- _EXTRACT_:
☆ ☆ ☆ ☆ ☆ ☆ ☆

ANNUAL RETIREMENT OF DIRECTORS

27.1
At the end of each annual general meeting held after the adoption of these articles all the directors shall retire from office unless appointed or reappointed at the meeting.

27.2
A director who retires at an annual general meeting can be reappointed by members. Subject to articles 27.4 and 27.5, if he is not reappointed (or deemed to be reappointed), he may remain a director until the meeting appoints someone in his place or, if it does not appoint anyone, until the end of the meeting.

27.3
Subject to articles 27.4 and 27.5, if the Company does not fill the vacancy of a director who retires at an annual general meeting, the retiring director (if willing) will be deemed reappointed unless:

27.3.1
it is expressly resolved not to fill the vacancy; or

27.3.2
a resolution for reappointment of the director is put to the meeting and lost.

☆ ☆ ☆ ☆ ☆ ☆ ☆

- _GIVEN INFORMATION_:
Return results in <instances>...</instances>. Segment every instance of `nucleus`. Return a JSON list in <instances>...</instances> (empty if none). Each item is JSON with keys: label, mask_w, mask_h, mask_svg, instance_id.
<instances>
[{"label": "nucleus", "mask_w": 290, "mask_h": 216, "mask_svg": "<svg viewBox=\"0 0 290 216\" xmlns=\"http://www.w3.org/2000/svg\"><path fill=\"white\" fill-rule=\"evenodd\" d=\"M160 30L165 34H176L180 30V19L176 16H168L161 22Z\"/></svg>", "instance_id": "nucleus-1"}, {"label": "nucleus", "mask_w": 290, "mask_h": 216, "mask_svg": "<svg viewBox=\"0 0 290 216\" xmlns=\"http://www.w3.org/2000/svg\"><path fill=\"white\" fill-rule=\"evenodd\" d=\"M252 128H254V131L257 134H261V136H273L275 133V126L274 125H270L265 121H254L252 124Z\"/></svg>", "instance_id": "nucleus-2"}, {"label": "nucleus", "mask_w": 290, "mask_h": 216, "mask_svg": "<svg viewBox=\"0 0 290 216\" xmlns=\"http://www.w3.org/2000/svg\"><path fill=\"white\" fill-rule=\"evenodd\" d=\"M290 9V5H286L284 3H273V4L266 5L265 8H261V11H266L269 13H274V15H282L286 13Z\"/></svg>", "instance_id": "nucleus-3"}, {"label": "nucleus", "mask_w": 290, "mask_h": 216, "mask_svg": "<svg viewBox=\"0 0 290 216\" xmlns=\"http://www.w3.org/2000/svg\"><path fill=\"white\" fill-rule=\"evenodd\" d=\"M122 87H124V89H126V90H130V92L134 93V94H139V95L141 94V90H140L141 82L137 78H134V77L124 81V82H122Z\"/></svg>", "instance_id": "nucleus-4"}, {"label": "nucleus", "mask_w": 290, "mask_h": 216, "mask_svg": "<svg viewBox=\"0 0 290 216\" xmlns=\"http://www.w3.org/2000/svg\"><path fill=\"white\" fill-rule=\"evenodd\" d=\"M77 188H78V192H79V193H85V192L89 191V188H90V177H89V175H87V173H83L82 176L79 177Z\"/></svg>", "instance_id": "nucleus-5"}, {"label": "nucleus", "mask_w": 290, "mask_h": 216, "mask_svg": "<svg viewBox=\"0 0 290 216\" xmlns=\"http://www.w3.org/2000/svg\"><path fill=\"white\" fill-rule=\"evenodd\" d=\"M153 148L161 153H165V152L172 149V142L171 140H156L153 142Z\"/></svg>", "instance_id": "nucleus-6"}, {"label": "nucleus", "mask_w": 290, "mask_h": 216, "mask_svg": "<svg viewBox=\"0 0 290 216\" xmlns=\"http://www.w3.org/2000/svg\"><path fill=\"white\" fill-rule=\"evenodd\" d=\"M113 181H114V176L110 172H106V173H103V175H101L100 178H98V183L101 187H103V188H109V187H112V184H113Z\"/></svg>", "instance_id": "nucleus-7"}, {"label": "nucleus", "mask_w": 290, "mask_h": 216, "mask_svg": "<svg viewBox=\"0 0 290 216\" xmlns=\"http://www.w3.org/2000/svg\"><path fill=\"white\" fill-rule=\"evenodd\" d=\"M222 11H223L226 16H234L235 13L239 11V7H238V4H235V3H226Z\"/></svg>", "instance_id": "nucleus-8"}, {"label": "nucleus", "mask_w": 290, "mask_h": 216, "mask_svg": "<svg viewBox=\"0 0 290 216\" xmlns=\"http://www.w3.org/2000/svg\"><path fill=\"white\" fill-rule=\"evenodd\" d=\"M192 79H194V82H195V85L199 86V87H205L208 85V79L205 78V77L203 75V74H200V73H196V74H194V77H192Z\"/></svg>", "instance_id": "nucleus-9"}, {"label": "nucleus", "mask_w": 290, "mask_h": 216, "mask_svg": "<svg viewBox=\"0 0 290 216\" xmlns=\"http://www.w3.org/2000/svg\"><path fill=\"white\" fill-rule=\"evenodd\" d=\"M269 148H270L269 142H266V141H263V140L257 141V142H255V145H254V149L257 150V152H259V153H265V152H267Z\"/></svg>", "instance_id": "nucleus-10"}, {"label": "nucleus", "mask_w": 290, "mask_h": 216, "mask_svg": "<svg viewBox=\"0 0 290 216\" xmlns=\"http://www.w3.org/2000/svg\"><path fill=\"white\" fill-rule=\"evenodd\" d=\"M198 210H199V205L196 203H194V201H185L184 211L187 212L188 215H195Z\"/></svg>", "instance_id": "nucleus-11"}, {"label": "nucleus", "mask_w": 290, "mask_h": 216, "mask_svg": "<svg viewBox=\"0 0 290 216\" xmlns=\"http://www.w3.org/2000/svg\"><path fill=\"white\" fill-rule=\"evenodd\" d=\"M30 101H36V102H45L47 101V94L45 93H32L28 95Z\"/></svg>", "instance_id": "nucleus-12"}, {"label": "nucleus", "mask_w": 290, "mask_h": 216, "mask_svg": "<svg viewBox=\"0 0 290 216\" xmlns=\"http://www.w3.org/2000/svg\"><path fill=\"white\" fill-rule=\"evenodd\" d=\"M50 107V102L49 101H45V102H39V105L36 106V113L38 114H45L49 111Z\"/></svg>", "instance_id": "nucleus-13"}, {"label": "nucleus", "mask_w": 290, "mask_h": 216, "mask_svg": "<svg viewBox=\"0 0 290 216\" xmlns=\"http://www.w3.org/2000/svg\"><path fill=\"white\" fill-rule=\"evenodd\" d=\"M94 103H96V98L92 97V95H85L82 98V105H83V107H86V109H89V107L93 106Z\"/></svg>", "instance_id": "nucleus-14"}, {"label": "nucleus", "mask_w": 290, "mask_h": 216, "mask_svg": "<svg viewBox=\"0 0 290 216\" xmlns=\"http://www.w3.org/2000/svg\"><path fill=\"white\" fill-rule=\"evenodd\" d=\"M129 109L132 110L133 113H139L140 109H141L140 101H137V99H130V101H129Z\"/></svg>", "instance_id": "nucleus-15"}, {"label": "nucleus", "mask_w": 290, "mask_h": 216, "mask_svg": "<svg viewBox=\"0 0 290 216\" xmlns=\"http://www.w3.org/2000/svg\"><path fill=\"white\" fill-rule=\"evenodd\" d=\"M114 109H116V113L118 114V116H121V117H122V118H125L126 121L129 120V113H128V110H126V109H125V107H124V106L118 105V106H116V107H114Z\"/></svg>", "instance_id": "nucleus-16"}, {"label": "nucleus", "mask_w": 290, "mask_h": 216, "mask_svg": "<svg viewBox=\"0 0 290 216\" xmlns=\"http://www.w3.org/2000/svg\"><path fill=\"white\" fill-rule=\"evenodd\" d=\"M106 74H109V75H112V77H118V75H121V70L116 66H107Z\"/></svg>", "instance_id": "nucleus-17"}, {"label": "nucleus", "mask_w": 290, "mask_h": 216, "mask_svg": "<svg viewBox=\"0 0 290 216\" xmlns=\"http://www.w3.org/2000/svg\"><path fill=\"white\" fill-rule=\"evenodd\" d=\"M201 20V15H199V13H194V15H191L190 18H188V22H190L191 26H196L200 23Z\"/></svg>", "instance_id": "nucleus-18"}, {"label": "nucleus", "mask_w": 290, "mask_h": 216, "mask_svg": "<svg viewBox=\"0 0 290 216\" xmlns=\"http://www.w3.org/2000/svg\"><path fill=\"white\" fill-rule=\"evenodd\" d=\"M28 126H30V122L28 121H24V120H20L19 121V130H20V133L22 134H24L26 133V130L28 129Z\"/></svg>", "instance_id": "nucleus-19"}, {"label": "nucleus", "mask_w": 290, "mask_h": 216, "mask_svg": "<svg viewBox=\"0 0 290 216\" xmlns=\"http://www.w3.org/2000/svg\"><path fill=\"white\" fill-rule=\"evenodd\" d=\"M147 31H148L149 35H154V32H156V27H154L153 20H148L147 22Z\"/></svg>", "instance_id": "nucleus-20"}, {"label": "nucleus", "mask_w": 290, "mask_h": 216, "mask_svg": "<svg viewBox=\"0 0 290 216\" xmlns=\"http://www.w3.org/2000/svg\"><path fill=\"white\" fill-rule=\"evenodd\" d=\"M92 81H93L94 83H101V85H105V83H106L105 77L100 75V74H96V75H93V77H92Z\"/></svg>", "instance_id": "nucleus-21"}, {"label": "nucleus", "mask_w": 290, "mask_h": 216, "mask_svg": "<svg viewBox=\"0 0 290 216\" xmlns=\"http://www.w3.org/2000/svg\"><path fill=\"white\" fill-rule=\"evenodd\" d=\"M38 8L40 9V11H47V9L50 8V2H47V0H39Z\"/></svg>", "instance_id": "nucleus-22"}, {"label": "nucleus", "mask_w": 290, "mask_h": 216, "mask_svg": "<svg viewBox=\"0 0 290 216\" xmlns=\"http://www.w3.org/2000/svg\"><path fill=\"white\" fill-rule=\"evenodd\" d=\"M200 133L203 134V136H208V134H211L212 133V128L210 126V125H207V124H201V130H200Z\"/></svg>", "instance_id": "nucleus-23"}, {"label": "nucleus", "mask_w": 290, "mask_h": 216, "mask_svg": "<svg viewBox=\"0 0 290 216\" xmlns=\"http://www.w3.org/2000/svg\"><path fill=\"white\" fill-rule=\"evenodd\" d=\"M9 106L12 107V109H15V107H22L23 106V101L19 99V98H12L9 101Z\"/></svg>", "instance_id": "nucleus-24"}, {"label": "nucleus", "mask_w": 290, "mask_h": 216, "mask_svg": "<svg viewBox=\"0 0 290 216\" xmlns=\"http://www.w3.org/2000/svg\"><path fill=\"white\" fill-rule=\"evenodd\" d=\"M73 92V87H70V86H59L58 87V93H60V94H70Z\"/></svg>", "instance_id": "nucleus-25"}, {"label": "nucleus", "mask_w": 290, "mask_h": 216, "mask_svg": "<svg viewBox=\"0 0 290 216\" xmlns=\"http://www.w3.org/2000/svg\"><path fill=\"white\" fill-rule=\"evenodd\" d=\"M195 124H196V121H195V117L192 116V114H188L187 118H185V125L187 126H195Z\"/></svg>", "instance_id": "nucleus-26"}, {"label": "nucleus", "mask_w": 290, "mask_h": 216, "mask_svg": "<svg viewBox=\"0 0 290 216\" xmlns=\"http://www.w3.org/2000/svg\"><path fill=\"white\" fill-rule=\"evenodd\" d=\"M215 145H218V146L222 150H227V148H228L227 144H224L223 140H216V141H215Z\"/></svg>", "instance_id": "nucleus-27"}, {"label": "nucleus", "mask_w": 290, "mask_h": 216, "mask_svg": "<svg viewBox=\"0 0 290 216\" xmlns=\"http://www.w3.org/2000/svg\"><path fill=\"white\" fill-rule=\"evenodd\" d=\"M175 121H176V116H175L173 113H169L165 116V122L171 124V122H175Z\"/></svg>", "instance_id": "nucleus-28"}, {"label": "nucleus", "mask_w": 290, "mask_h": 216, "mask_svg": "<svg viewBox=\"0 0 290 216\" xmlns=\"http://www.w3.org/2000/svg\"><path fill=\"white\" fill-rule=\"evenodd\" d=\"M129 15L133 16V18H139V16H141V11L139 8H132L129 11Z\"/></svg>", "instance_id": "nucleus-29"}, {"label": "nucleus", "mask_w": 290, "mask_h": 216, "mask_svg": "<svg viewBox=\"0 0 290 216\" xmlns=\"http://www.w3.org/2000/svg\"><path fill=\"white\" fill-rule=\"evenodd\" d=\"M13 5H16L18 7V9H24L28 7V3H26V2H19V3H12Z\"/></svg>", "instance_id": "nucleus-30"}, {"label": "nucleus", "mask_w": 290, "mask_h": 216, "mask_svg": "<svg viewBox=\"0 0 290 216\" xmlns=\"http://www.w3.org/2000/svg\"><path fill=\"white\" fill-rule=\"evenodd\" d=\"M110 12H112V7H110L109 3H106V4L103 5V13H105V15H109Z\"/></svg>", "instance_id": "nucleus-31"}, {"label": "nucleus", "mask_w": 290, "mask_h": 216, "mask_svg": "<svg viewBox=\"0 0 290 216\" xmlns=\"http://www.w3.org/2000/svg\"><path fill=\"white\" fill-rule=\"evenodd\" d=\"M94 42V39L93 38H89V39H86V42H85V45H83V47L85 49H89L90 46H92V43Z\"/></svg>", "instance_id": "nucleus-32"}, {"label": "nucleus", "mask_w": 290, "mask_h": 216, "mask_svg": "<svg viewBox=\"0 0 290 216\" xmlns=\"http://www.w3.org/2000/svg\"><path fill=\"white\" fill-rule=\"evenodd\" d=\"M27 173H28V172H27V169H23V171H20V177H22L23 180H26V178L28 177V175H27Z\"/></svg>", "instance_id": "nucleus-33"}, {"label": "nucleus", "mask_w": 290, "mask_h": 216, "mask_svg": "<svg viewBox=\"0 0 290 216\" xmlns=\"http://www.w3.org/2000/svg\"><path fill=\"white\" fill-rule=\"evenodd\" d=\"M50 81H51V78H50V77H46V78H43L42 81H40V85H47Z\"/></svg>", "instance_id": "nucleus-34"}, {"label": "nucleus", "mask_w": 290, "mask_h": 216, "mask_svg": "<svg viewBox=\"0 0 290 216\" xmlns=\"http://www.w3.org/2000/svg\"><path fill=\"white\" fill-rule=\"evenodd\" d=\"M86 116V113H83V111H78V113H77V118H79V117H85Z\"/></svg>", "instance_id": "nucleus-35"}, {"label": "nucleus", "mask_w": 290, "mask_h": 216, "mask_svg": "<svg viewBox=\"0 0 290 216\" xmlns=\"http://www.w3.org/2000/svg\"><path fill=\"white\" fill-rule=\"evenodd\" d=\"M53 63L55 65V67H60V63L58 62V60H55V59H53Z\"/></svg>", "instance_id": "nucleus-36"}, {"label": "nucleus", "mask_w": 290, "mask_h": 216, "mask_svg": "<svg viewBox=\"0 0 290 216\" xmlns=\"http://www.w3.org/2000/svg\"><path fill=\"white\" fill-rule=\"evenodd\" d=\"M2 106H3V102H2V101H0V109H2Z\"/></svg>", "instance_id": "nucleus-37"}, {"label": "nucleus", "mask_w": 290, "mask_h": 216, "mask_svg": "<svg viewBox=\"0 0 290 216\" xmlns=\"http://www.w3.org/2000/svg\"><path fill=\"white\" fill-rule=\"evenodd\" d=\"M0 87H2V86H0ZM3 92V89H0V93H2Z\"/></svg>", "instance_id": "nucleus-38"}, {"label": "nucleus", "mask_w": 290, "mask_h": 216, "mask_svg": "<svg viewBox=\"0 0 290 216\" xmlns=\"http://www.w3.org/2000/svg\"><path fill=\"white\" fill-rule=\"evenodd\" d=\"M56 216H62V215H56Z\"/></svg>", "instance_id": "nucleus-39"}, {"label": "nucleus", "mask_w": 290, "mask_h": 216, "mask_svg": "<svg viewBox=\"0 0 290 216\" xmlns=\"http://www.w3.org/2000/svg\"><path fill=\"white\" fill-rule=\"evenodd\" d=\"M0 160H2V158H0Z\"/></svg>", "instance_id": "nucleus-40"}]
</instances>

☆ ☆ ☆ ☆ ☆ ☆ ☆

- _GOAL A_: In the director retirement articles, what may a director who retires and is not reappointed do until the meeting appoints someone in his place?
- _GOAL B_: Rewrite the director retirement articles starting at "ANNUAL RETIREMENT OF" and ending at "of the meeting.", swapping "members" for "shareholders".
- _GOAL C_: List the numbers of all the provisions that are set out in the director retirement articles, leaving out any numbers that are only cited in cross-references.

- _WRITTEN SOLUTION A_: He may remain a director.

- _WRITTEN SOLUTION B_:
ANNUAL RETIREMENT OF DIRECTORS

27.1
At the end of each annual general meeting held after the adoption of these articles all the directors shall retire from office unless appointed or reappointed at the meeting.

27.2
A director who retires at an annual general meeting can be reappointed by shareholders. Subject to articles 27.4 and 27.5, if he is not reappointed (or deemed to be reappointed), he may remain a director until the meeting appoints someone in his place or, if it does not appoint anyone, until the end of the meeting.

- _WRITTEN SOLUTION C_: 27.1, 27.2, 27.3, 27.3.1, 27.3.2